# IR1 visa - us tax transcripts?



## Andrea92x (Dec 18, 2015)

Hi,
My husband (British) and myself (American) are currently in the process of getting our IR1 interview booked. On the website it says we need my USA tax transcripts.. well until now I didn't even realize I had to file for taxes (ugh). In the meantime can I use my U.K. Taxes as I'm self employed and will be having the same job in America?

Thanks


----------



## Bevdeforges (Nov 16, 2007)

'Fraid not. To sponsor your non-US citizen spouse for a visa to the US, you need to be tax compliant, which means you should have been filing your US tax returns (for the last 5 years, I think it is).
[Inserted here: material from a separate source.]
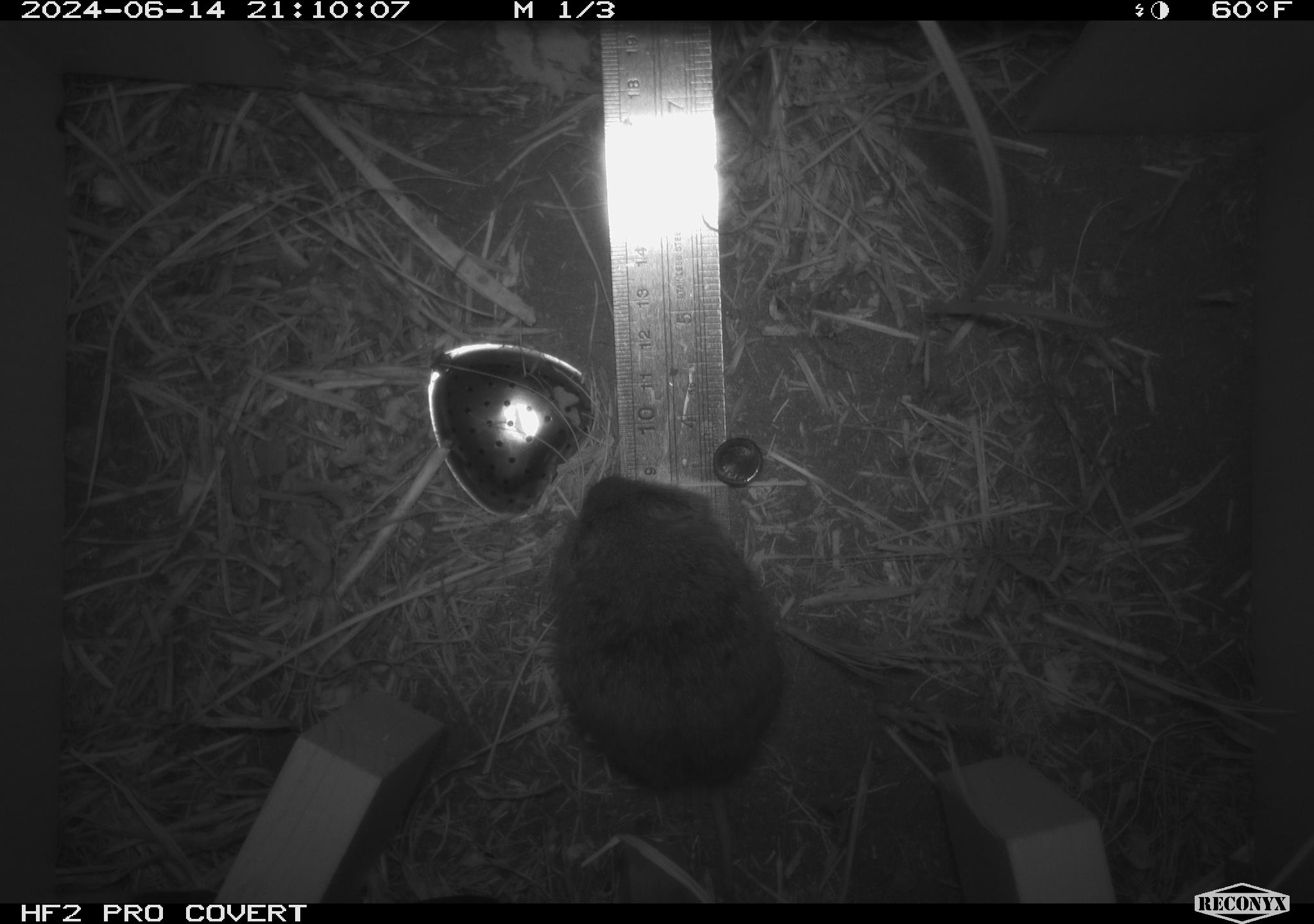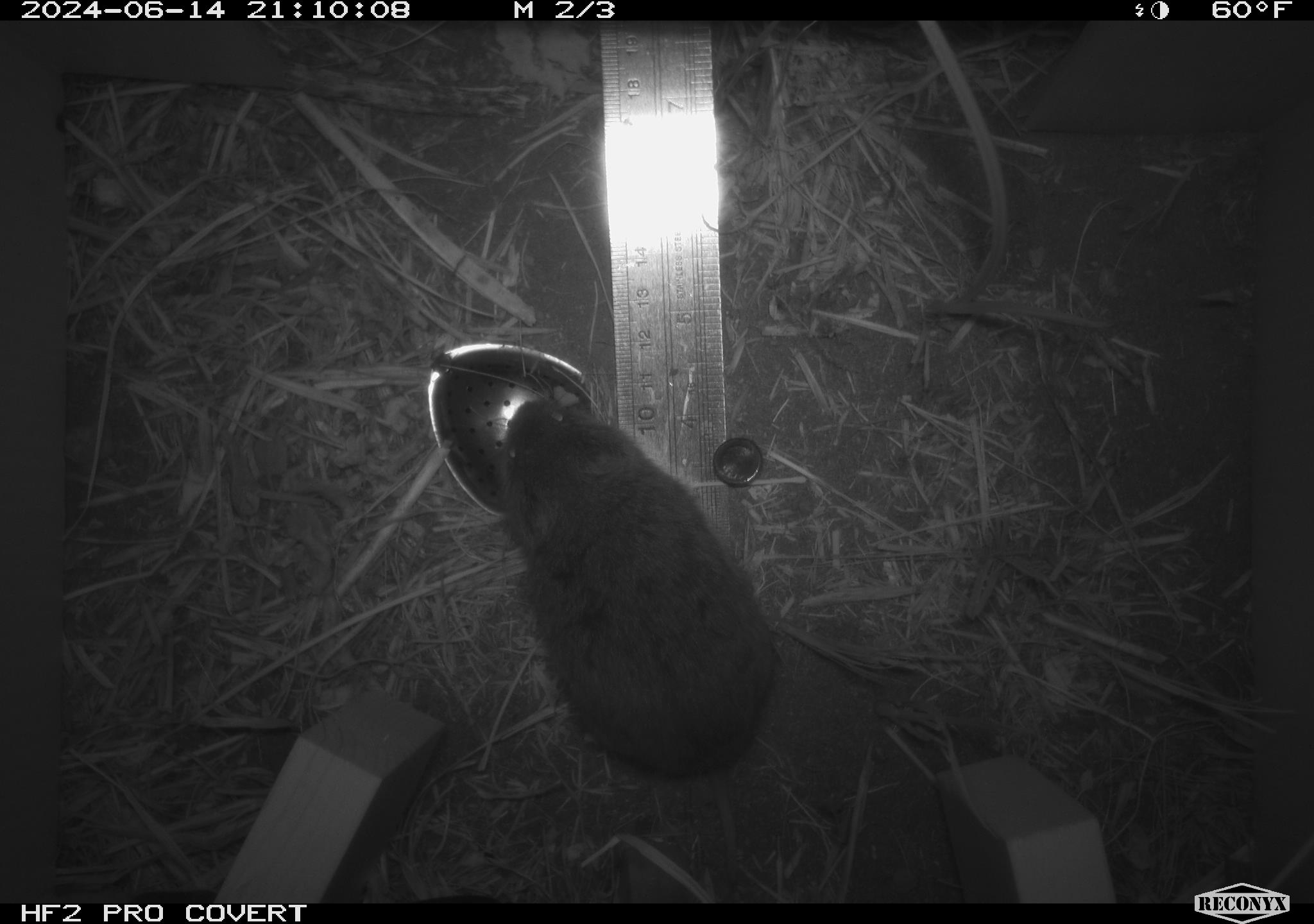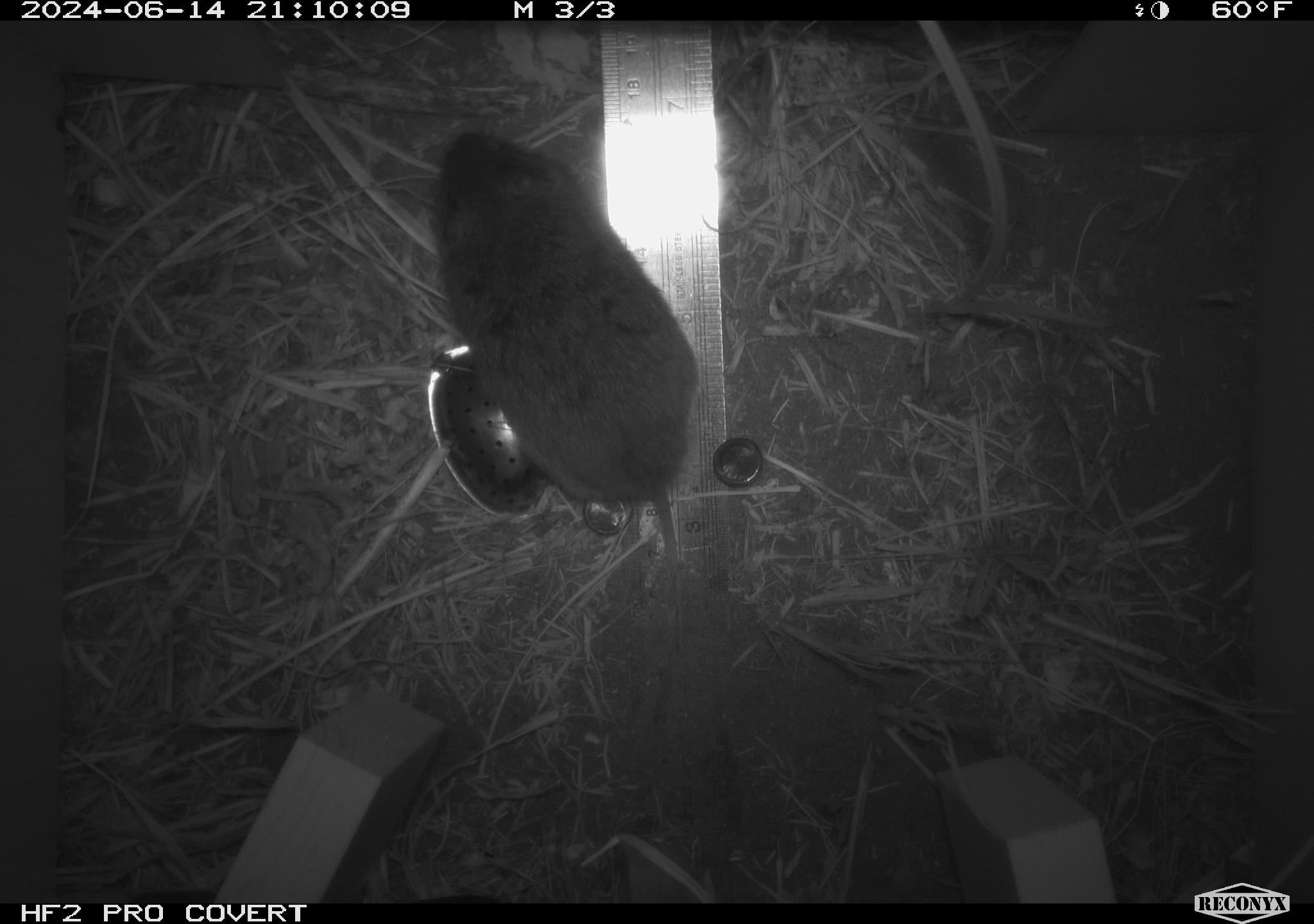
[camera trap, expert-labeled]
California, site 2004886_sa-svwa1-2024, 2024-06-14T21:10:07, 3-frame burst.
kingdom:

Sounds like you may want to look into the Streamlined Compliance program https://www.irs.gov/individuals/international-taxpayers/streamlined-filing-compliance-procedures

where you file current year plus 3 years of back filings. Plus, you'll need to file 6 years of back FBARs through FinCEN (online). 
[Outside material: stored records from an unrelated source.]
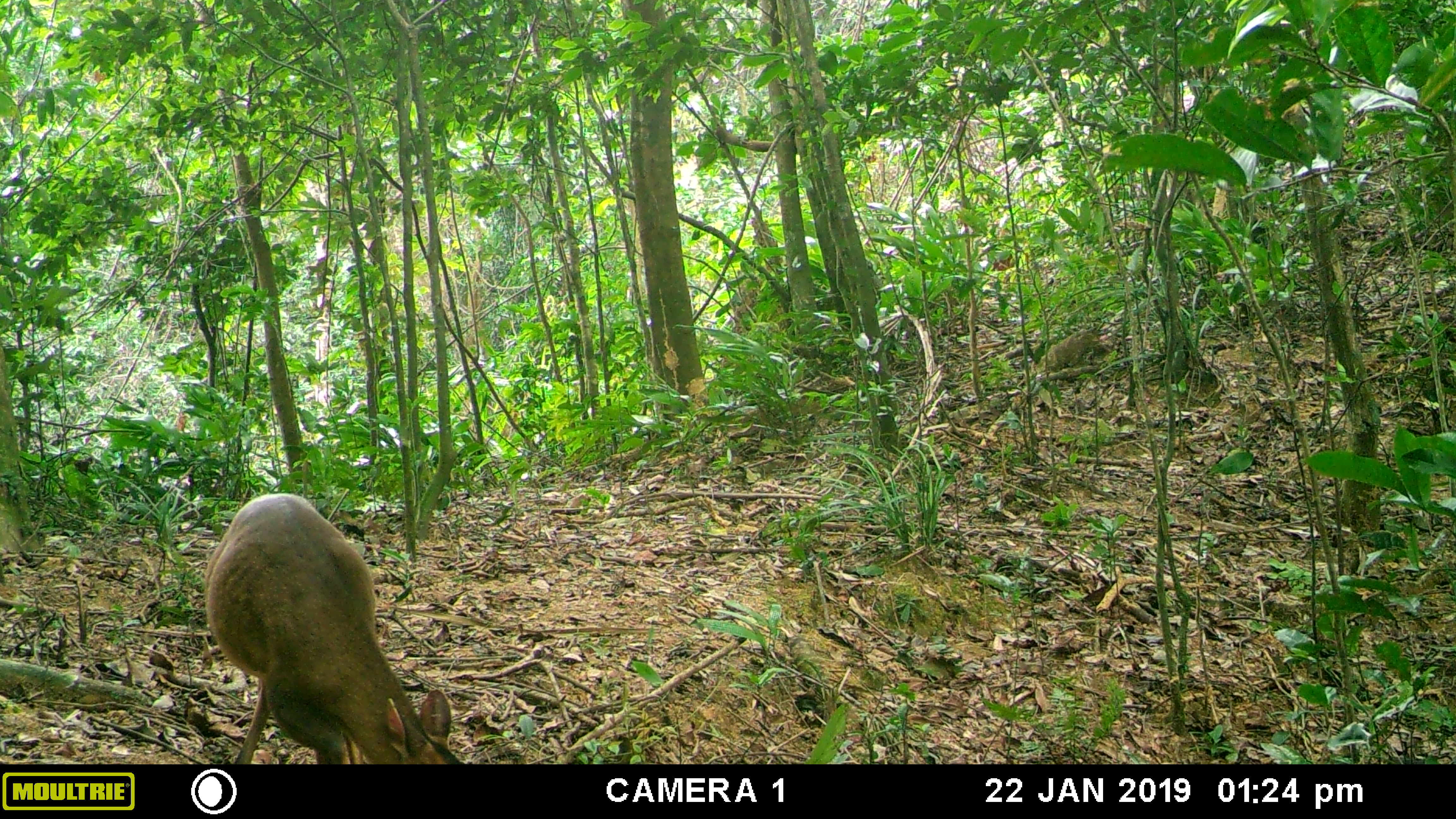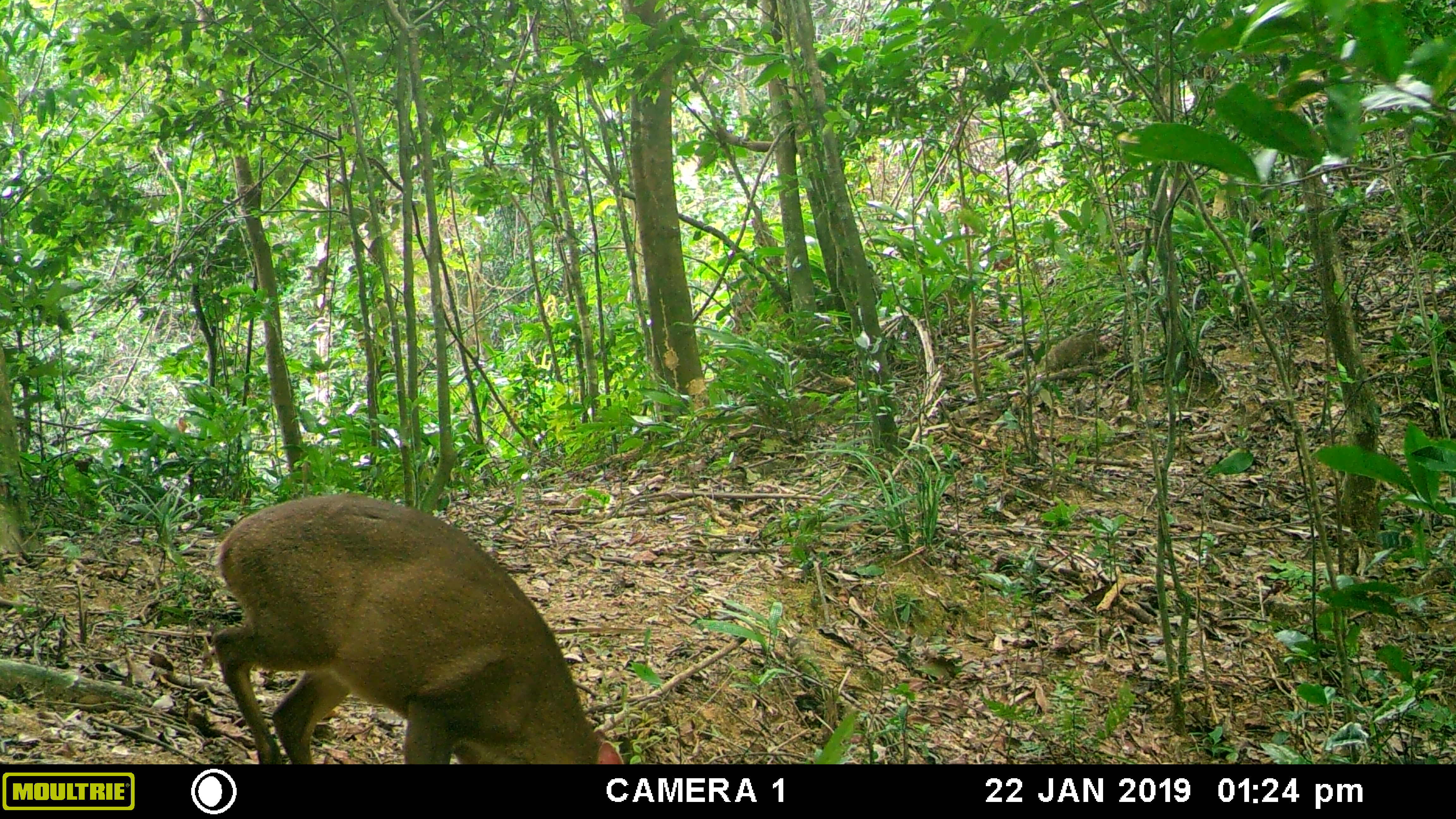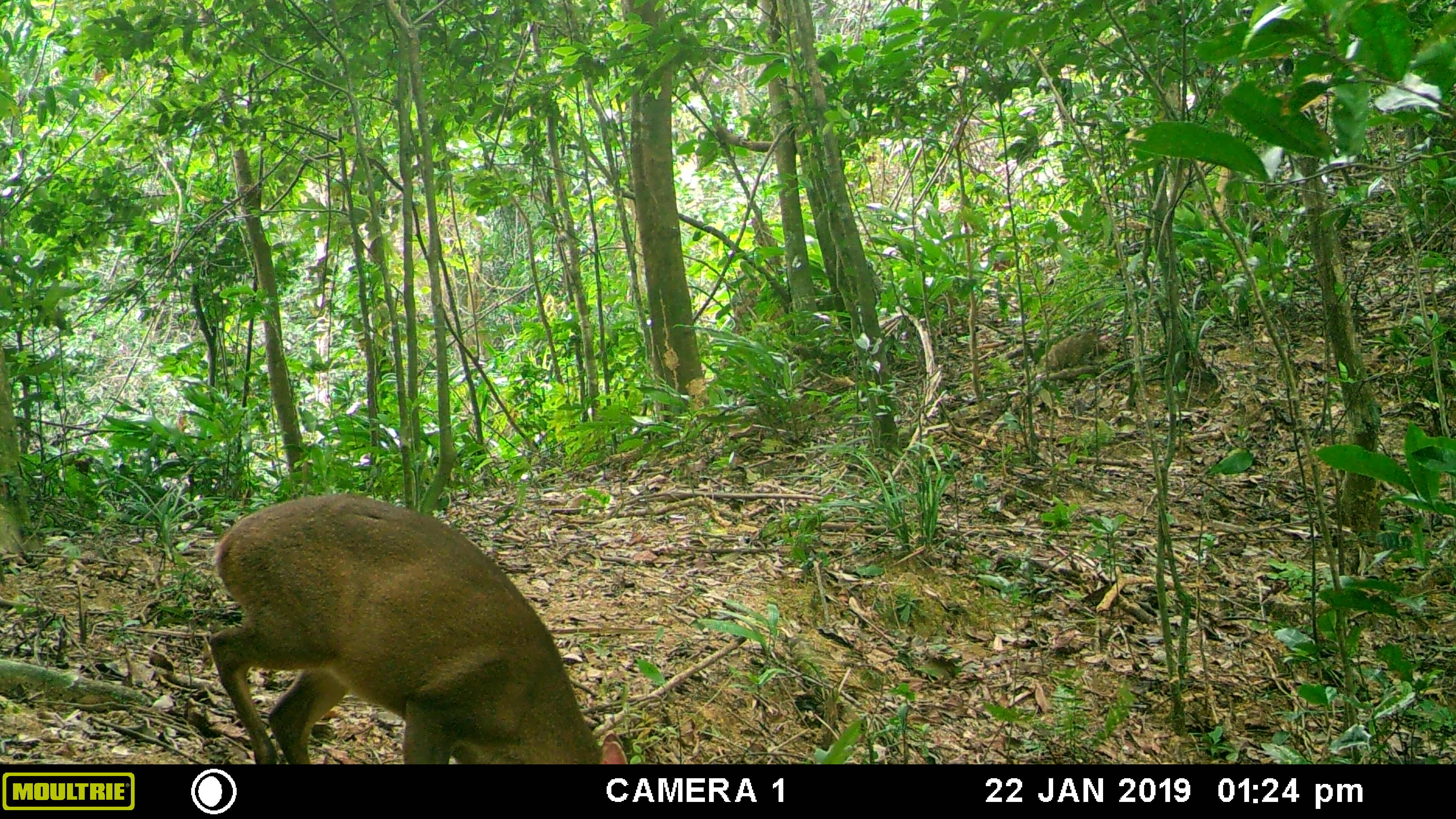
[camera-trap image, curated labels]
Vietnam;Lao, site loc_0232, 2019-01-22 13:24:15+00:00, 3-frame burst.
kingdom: Animalia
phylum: Chordata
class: Mammalia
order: Artiodactyla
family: Cervidae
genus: Muntiacus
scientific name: Muntiacus vuquangensis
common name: large-antlered muntjac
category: large antlered muntjac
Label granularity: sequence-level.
Once your backfilings have been received, you will then be able to download the transcripts of your US filings online. The good news is that the FEIE applies to self-employment income, so chances are you won't owe any taxes on the streamlined compliance filings. And, there should be no "self-employment tax" as long as you're covered by the social insurance system in the UK - but you may need to get a certificate showing that you are covered.


----------



## Andrea92x (Dec 18, 2015)

Okay thanks so much.. Any idea how long that certificate takes to get? Also is it by mail only? Can't seem to find anything about it online. Thanks!


----------



## Bevdeforges (Nov 16, 2007)

Andrea92x said:


> Okay thanks so much.. Any idea how long that certificate takes to get? Also is it by mail only? Can't seem to find anything about it online. Thanks!


Basically, you should contact whatever agency you pay your social insurances to (i.e. as self-employed) in the UK. Check over in the Expat Tax section - I've seen a couple of folks there refer to having to obtain a coverage certificate from the UK and someone there will definitely know.


----------



## kristinjr (Oct 18, 2016)

Hi there,
My husband (UK citizen) and I (American) are in the same IR1 process. Any updates on what happened after you submitted your supporting documents, tax transcripts, would be helpful for my peace of mind. Have you had your interview and been successful yet?
Thanks for considering!
K


----------